- Paix et sécurité
Deuxième forum de haut niveau sur la paix et la sécurité en RDC et dans la région des Grands-Lacs
La situation sécuritaire en République démocratique du Congo (RDC) reste critique, en particulier dans l'est du pays. L'intégrité territoriale et l'autorité de l'État sont gravement compromises par la résurgence de la coalition AFC/M23, qui bénéficie du soutien du Rwanda, par la persistance des violences des Forces démocratiques alliées (ADF) en Ituri et au Nord-Kivu, ainsi que par l'activisme des milices Mobondo dans l'ouest du pays. Ces crises sont exacerbées par des tensions intercommunautaires et des rivalités géopolitiques liées au contrôle des ressources minières.

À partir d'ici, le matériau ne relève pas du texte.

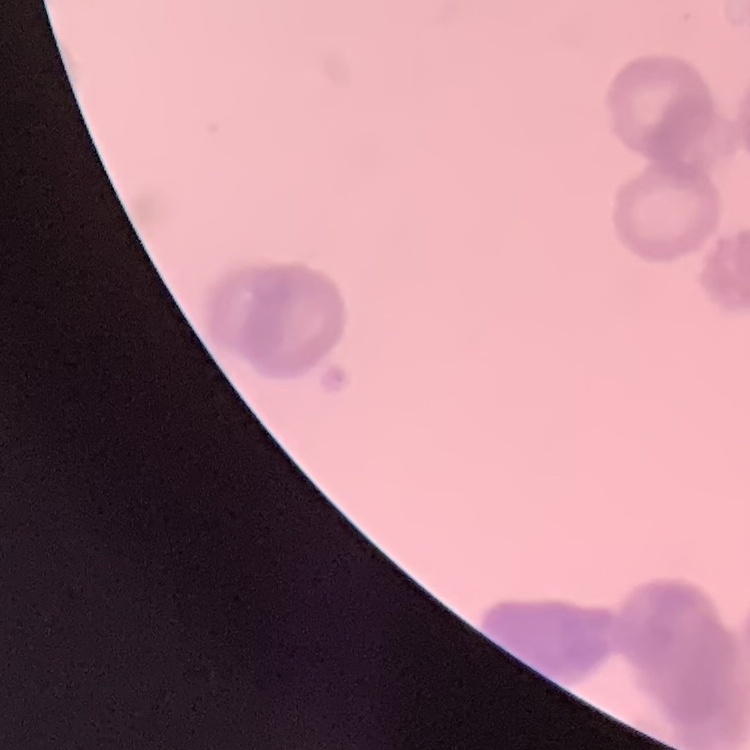
Summary:
  - Red blood cell morphology: rouleaux formation
  - Stain: Field's or Giemsa
  - Preparation: thin blood smear
  - Image type: square crop of a larger photomicrograph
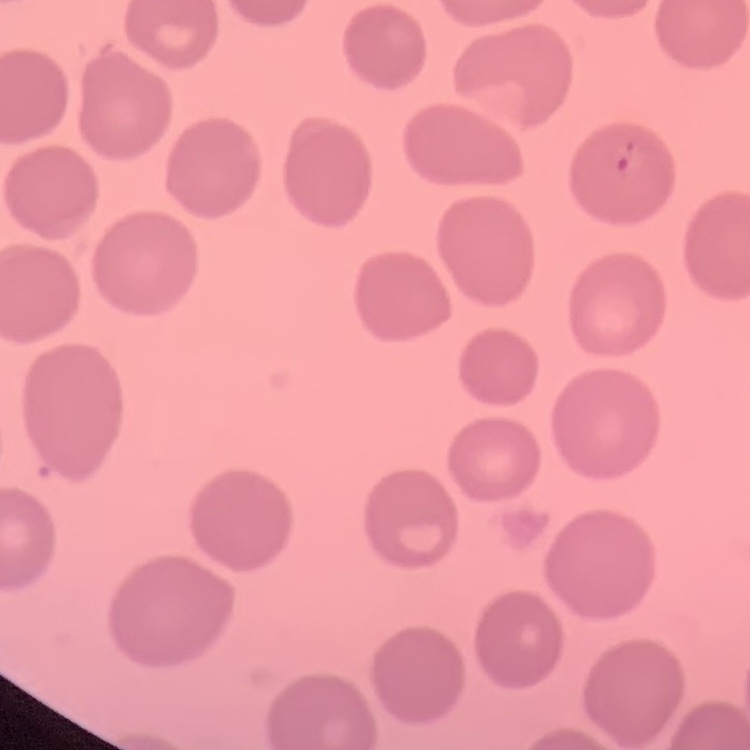
{
  "red_blood_cell_morphology": "no rouleaux formation",
  "image_type": "one tile cut from a larger photomicrograph",
  "preparation": "thin blood smear",
  "stain": "Field's or Giemsa"
}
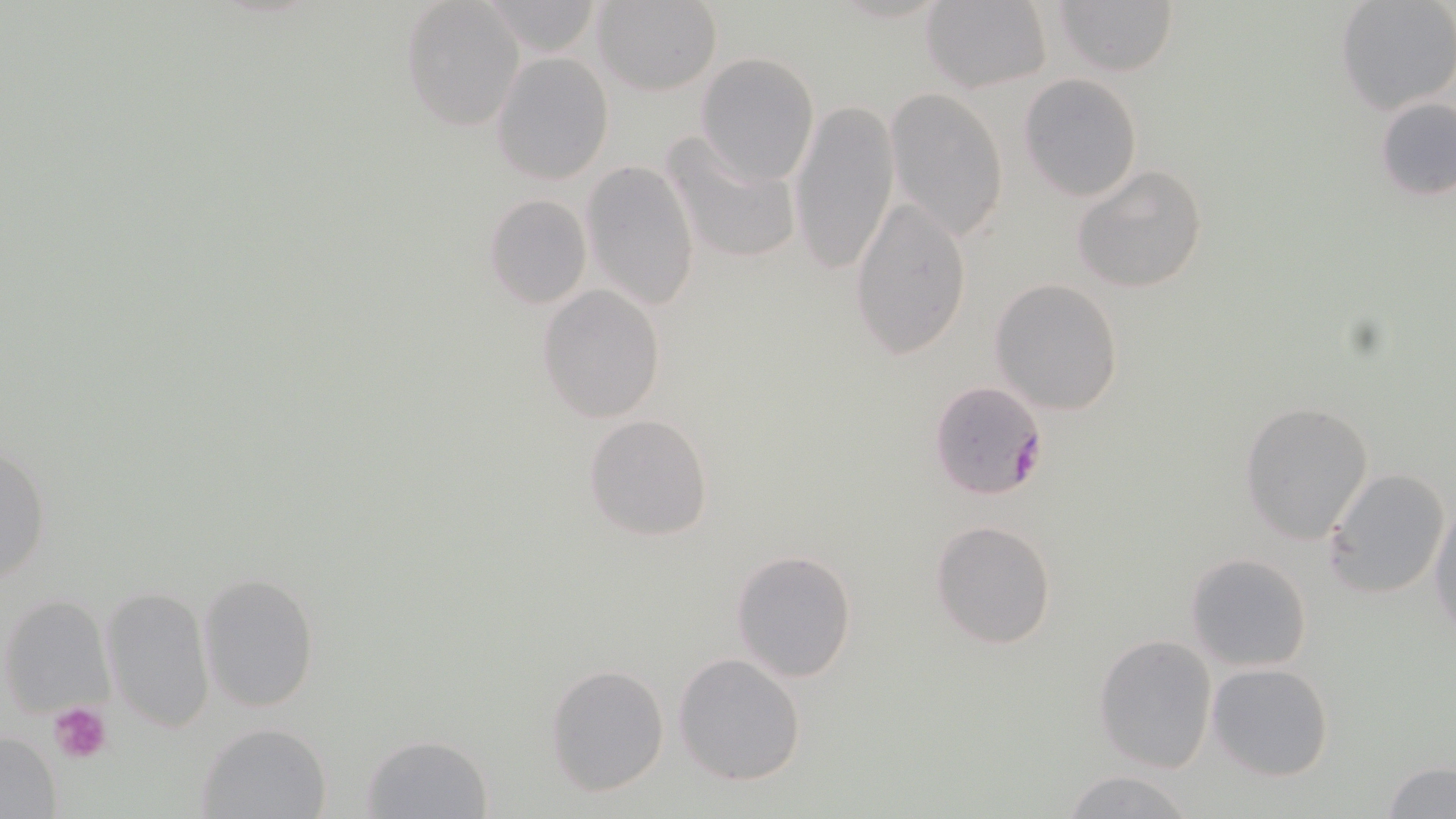
{
  "slide_level_diagnosis": "Plasmodium falciparum",
  "platelet_locations": "approximate bounding boxes as [x1, y1, x2, y2] in pixels: [48, 702, 112, 762]",
  "image_size": "1456×819 pixels",
  "stain": "May-Grünwald-Giemsa",
  "field_of_view": "single",
  "uninfected_red_blood_cell_locations": "approximate bounding boxes as [x1, y1, x2, y2] in pixels: [593, 0, 722, 96], [919, 0, 1052, 93], [1052, 0, 1179, 77], [1336, 0, 1456, 115], [480, 1, 605, 58], [399, 2, 523, 131], [491, 52, 614, 185], [695, 52, 821, 184], [1019, 73, 1144, 200], [883, 87, 1010, 243], [792, 95, 900, 277], [1375, 95, 1456, 201], [659, 128, 804, 268], [582, 160, 701, 311], [1072, 164, 1210, 293], [850, 193, 975, 361], [483, 194, 591, 309], [991, 277, 1124, 415], [537, 285, 667, 424], [1240, 401, 1375, 543], [583, 414, 714, 542], [1, 441, 52, 589], [1324, 465, 1452, 599], [1429, 494, 1456, 634], [930, 520, 1058, 651], [731, 549, 857, 683], [1185, 553, 1314, 673], [197, 570, 323, 714], [102, 582, 213, 732], [4, 593, 115, 719], [1095, 634, 1218, 772], [674, 652, 807, 785], [1206, 662, 1334, 782], [545, 663, 669, 796], [194, 720, 332, 817], [0, 730, 62, 816], [360, 732, 493, 817], [1383, 761, 1456, 818], [1061, 769, 1196, 819]",
  "preparation": "thin blood film",
  "magnification": "1000x",
  "modality": "optical microscopy",
  "plasmodium_falciparum_infected_red_blood_cell_locations": "approximate bounding boxes as [x1, y1, x2, y2] in pixels: [929, 380, 1050, 502]"
}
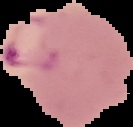 Image is 133×127 pixels. Result: malaria parasites identified. From a thin blood smear. Segmented cell region on a black background.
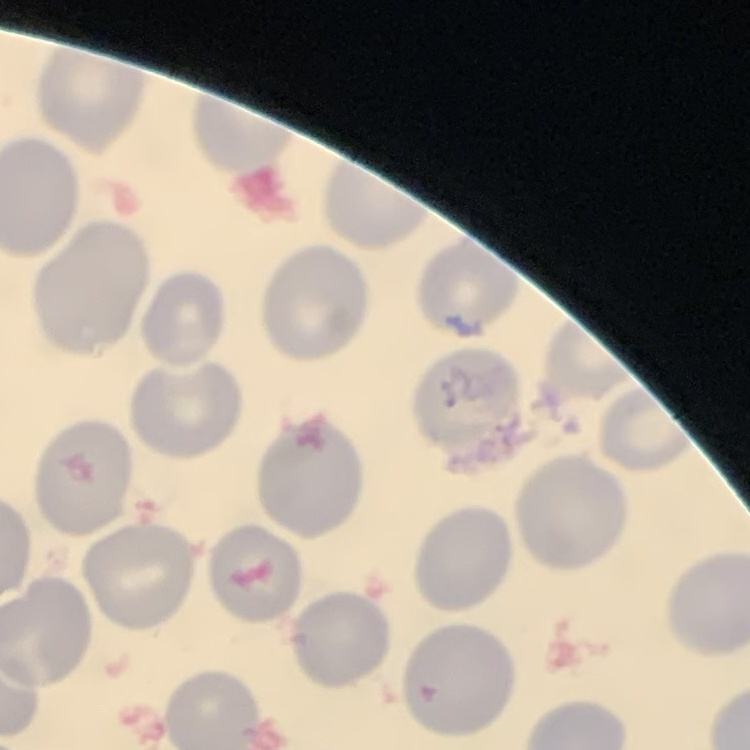 The erythrocytes show no rouleaux formation. Thin peripheral smear. Square crop of a larger photomicrograph. Stained with either Field's or Giemsa.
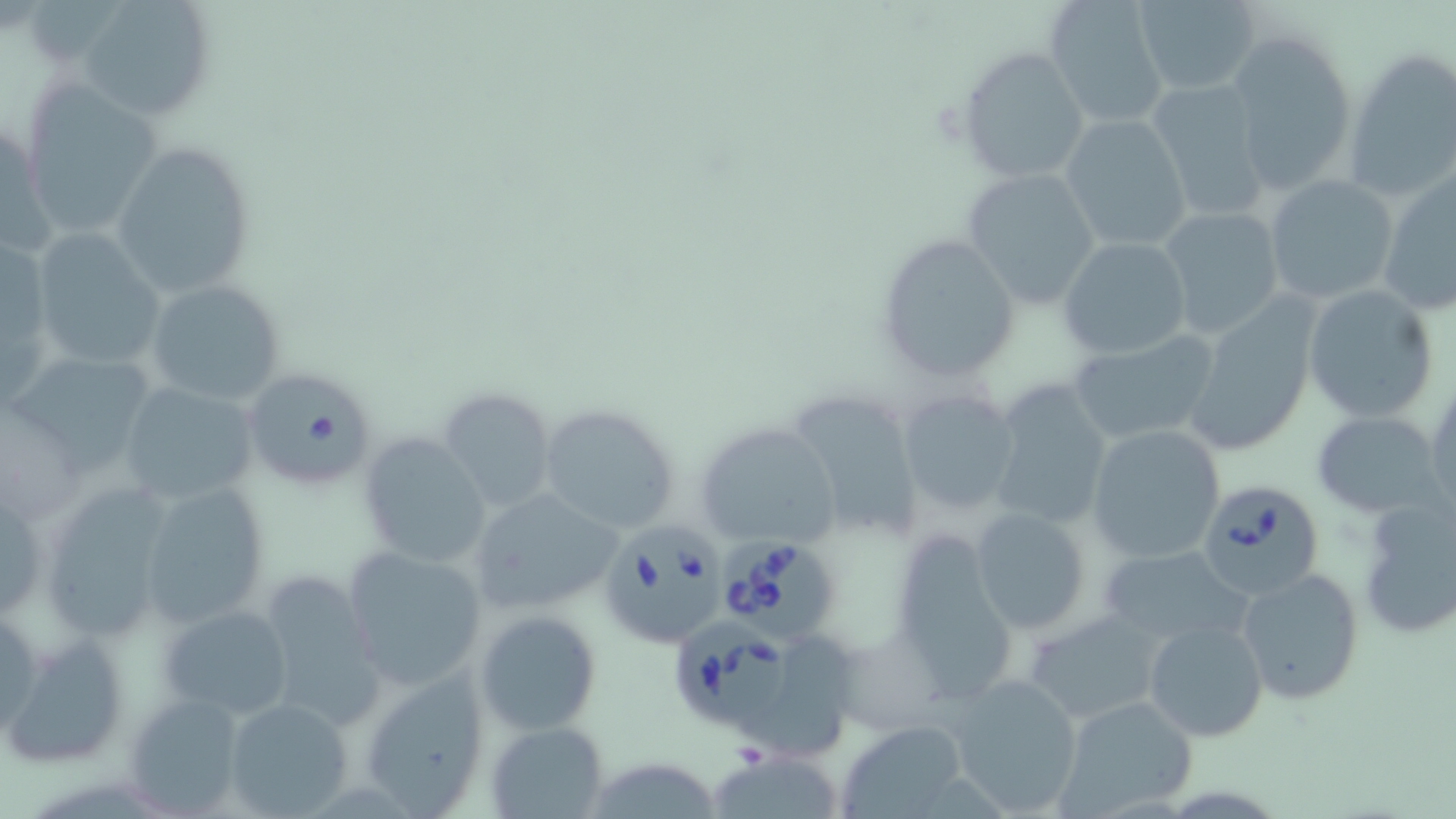

Summary:
  - Coordinate format: approximate bounding boxes as [x1, y1, x2, y2] in pixels
  - Uninfected red blood cell locations: [72, 0, 219, 121], [1045, 0, 1171, 129], [1130, 0, 1262, 95], [1226, 30, 1357, 197], [1341, 46, 1455, 201], [956, 47, 1090, 184], [1146, 78, 1271, 223], [21, 80, 165, 243], [1059, 114, 1194, 253], [112, 140, 257, 295], [1377, 163, 1456, 317], [960, 167, 1102, 310], [1264, 174, 1400, 306], [1158, 207, 1285, 339], [30, 230, 166, 377], [1, 233, 55, 409], [873, 233, 1023, 383], [1056, 235, 1193, 359], [144, 280, 286, 405], [1303, 285, 1438, 421], [1182, 297, 1323, 456], [1068, 332, 1221, 448], [12, 342, 159, 475], [240, 366, 378, 489], [1426, 372, 1455, 521], [986, 379, 1115, 531], [118, 383, 263, 502], [784, 383, 924, 546], [437, 386, 557, 514], [895, 388, 1021, 517], [535, 404, 681, 535], [1312, 410, 1444, 517], [695, 420, 844, 550], [1086, 424, 1225, 564], [358, 433, 491, 569], [46, 475, 181, 646], [135, 480, 274, 629], [467, 488, 623, 613], [1354, 494, 1456, 637], [969, 505, 1093, 635], [885, 531, 1023, 699], [1095, 544, 1253, 650], [342, 546, 489, 689], [1235, 567, 1365, 703], [255, 572, 384, 735], [157, 602, 296, 722], [474, 611, 603, 738], [1024, 612, 1170, 723], [1142, 617, 1269, 743], [5, 632, 129, 768], [748, 632, 858, 759], [356, 669, 490, 815], [944, 671, 1084, 816], [123, 690, 249, 814], [1054, 695, 1200, 817], [221, 696, 356, 817], [835, 719, 972, 817], [487, 721, 609, 818], [707, 745, 848, 819]
  - Babesia divergens-infected red blood cell locations: [1194, 479, 1325, 602], [602, 518, 740, 648], [718, 533, 843, 647], [674, 614, 803, 732]
  - Slide-level diagnosis: Babesia divergens
  - Modality: light microscopy
  - Image size: 1456×819 pixels
  - Magnification: 1000x
  - Stain: May-Grünwald-Giemsa
  - Preparation: thin blood smear
  - Field of view: single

Malgré la multiplication des initiatives diplomatiques, comme les processus de Washington, de Doha et de Luanda, ainsi que la médiation de l'Union africaine, l'impasse persiste. Cette détérioration continue engendre une crise humanitaire alarmante et une recrudescence de graves violations des droits humains. Ces crimes contre les populations civiles, bien que documentés, demeurent largement impunis.
Compte tenu de la dimension transfrontalière et régionale de ce conflit, une réponse isolée est insuffisante. C'est dans l'optique de formuler une approche coordonnée impliquant les États de la sous-région, les organisations régionales, les Nations unies et les partenaires internationaux que la Fondation Friedrich Ebert, l'ambassade Suisse et Ebuteli ont co-organisé ce deuxième forum sur la paix et la sécurité en République démocratique du Congo et dans la région des Grands Lacs. L'objectif principal était de créer un cadre de dialogue stratégique et multipartite pour évaluer les processus de paix en cours et proposer des mécanismes de redevabilité viables.
Ce forum a réuni plus de 60 participants, dont des délégués du gouvernement, du parlement, de la société civile, du corps diplomatique, d'institutions de recherche nationales et régionales, ainsi que des experts sectoriels.
Après un état des lieux exhaustif de la situation sécuritaire et des violations des droits humains sur le terrain, les réflexions se sont articulées autour de quatre panels thématiques.
Panel 1 Quelle redevabilité pour les crimes commis pendant l'actuelle crise du M23 ?
Les panélistes ont salué les avancées significatives en matière de documentation des crimes commis. Cependant, l'insuffisance des infrastructures institutionnelles et judiciaires adéquates entrave la poursuite efficace des auteurs.
Les débats ont mis en lumière la nécessité de hiérarchiser les priorités. Face au dilemme entre la paix, la justice concomitante à la paix et la justice post-conflit, il a été convenu que l'instauration immédiate d'une justice transitionnelle classique était techniquement complexe en période de conflit. La pacification du territoire est donc un prérequis obligatoire pour pouvoir déployer les mécanismes de justice transitionnelle post-conflit.
Panel 2 : Où en sommes-nous des processus de paix en cours ?
Ce panel a examiné la nécessité de faire converger les agendas sécuritaires et les réponses politiques. Les accords existants souffrent en effet d'une déconnexion entre ces deux sphères de gouvernance. Les participants ont souligné que chaque partie prenante appliquait une grille de lecture biaisée par ses propres intérêts. Pour désamorcer la crise, il est impératif d'initier un processus national inclusif permettant d'harmoniser les perceptions et de neutraliser les agendas cachés.
Panel 3 : Accord de partenariat stratégique, cadre d'intégration régionale et cohérence avec les initiatives de paix
Les échanges ont démontré que les cadres d'intégration régionale actuels présentent un biais économique. Ils présentent une insuffisance d'analyse sociologique et anthropologique des conflits. Ce forum appelle donc à concilier impérativement les impératifs sécuritaires et politiques aux logiques d'intégration économique afin d'éviter que les accords commerciaux ne soient fragilisés par l'instabilité sur le terrain.
Panel 4 : Comment s'engager ensemble pour une paix effective ?
Ce panel, consacré aux recommandations, a évoqué la résolution 2773 du Conseil de sécurité des Nations Unies , qualifiée de victoire diplomatique majeure pour la RDC, mais dont l'exécution souffre d'un effet de dilution politique. Le panel a remis ce dossier au centre des débats afin d'identifier les pesanteurs et les blocages structurels qui freinent son application stricte sur le terrain.
Le forum s'est clôturé par l'identification des obstacles politiques, militaires et diplomatiques à surmonter pour garantir une pacification durable en RDC et restaurer la stabilité de la région des Grands Lacs.